Data for review Start Marker

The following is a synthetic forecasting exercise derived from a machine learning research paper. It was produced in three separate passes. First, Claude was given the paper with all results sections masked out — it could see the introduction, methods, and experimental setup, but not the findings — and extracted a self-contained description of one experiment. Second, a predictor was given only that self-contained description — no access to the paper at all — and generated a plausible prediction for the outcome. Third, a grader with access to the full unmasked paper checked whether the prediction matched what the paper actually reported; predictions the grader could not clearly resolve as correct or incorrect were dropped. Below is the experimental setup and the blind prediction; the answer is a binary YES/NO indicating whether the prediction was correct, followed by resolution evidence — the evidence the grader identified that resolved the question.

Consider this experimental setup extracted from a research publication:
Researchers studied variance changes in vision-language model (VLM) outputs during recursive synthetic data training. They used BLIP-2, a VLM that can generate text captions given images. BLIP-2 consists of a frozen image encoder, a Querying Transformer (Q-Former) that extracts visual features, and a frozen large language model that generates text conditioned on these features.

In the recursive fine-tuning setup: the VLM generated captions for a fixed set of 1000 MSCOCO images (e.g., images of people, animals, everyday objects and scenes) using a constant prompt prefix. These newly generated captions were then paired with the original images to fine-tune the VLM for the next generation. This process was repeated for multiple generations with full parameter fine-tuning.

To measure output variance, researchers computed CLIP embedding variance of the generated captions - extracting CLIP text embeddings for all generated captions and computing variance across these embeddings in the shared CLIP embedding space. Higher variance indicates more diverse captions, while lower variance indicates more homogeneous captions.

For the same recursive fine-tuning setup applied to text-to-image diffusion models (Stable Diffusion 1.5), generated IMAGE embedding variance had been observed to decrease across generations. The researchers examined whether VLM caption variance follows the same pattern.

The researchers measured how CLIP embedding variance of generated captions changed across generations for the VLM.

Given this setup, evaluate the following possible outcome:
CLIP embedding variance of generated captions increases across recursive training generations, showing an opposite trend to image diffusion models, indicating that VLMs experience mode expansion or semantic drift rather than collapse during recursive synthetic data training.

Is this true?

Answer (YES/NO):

Data for review End Marker

Every line from the one containing "The researchers measured" through the last line of the entries above must be output exactly. Leave the rest out.

The researchers measured how CLIP embedding variance of generated captions changed across generations for the VLM.

Given this setup, evaluate the following possible outcome:
CLIP embedding variance of generated captions increases across recursive training generations, showing an opposite trend to image diffusion models, indicating that VLMs experience mode expansion or semantic drift rather than collapse during recursive synthetic data training.

Is this true?

Answer (YES/NO):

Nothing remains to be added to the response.